With over 70 bands taking to the two stages, open adjudication, great organisation and a feeling of inclusiveness to everything that goes on, you soon forgot the snow and smell outside.
Next 30 years
Although the Norwegian Championships are over 30 years old, it is the next 30 years or more that are being planned for.
The introduction of an ‘Open Class’ has been made to encourage parents of children involved in lower section bands to take up brass playing themselves and to become an active playing part in the championships, rather than merely enthusiastic supporters. Two bands played on the weekend, with ambitious plans for more to follow.
Askoy's Countdown
Picture: Rolf Hestetreet
The increasing number of 4th Division bands (23 this year) may also see the introduction of a 5th Division in the next few years, as the organisers plan to ensure that playing standards are not diluted by trying to cram more bands into current set up.
Clear thinking
That clear long term thinking benefits everyone – from those eager parents right through to the Elite contenders who thrilled a packed Grieg Hall without a murmur of discontent about them being judged in the open for the first time.

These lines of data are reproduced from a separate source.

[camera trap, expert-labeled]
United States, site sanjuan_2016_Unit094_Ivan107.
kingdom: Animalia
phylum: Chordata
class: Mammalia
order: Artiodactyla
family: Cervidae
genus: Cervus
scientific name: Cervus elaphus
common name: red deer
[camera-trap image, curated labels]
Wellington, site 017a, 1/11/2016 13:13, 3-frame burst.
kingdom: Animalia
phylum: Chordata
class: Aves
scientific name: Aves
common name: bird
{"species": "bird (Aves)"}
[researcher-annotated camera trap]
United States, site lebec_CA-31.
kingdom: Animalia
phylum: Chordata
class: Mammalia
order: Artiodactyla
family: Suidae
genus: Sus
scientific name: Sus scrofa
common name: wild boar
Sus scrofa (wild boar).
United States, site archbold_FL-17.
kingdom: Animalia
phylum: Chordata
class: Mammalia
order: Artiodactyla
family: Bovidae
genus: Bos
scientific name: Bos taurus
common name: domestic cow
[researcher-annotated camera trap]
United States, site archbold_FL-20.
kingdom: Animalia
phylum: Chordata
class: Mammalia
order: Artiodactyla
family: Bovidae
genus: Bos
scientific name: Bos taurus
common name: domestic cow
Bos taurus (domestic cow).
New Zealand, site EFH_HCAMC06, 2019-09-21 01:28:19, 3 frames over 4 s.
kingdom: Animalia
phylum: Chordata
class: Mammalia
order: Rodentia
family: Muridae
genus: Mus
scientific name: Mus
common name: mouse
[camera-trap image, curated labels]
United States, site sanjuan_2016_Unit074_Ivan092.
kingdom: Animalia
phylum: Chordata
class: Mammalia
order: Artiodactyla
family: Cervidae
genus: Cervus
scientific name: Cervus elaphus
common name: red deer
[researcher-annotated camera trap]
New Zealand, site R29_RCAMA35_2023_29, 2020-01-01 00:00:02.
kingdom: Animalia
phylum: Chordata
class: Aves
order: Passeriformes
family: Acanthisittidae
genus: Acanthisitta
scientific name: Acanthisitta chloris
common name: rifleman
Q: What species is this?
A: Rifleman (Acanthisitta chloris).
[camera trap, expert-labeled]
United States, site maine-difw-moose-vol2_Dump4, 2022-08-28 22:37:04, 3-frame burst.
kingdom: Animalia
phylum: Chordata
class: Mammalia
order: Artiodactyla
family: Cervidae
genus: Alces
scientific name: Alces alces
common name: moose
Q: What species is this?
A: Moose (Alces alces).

Even the pre results concert had been given thought and preparation, and so by the time Steven Mead and Eikanger Bjorsvik (plus the odd furry cartoon animal or three. For all their sophistication the Norwegians are suckers for slapstick humour) had warmed the packed hall up everyone was full of anticipation for the results (beamed up in ascending order on the screen behind).
The Brits who were here were full of admiration – from players such as Alan Wycherley and Steven Mead to conductors Dave Roberts, Melvin White and Gwyn Evans, composers Philip Sparke and Simon Dobson and adjudicators such as John Wallace.
Slapstick comedy: The Norwegians love their strange animals..
Picture: Rolf Hestetreet
Similar tales
Those who have been out here longer had similar tales to tell – from John Hudson who picked up his cornet again to fine effect this year, to Michael Antrobus (who still wears his Black Dyke tie with pride), still perhaps the most successful and influential British export of all.
He wore a smile of delight the width of Bergen harbour after hearing that his current band Sandefjord Brass Symposium had won the 1st Division title in such thrilling fashion. His celebration was only marginally tempered by the news that his beloved Everton Football Club had just lost the Merseyside derby to Liverpool.
Committees
Philip Sparke related a story to 4BR about his recent visit to Trondheim where he gave a presentation to the wind band organisation. There he was amazed to find that there was a packed seminar full of 14 – 16 year olds learning about the importance of becoming active band committee members as well as players.
That sense of social responsibility and transparency permeates through every contest pore. The lower section contests are a delight – from the young presenter giving a potted history about each competitor as they take to the stage, to the players who stop to listen immediately after they played to fellow competitors.
Packed to the rafters - in the 4th Division
Picture: Rolf Hestetreet
Preston
All this and not one representative that we could lay eyes on from any contest in the UK to find out just what makes this championship work, and work so well.
In a few months we will be heading to Preston for the English Nationals. As one well known wag suggested, perhaps the Brits will surprise us by announcing open adjudication at the Guild Hall – although with only the back of the tent taken away and not the front…
The heart sinks deeper; even if the English snow will be gone by then and the nostrils will have had time to recover.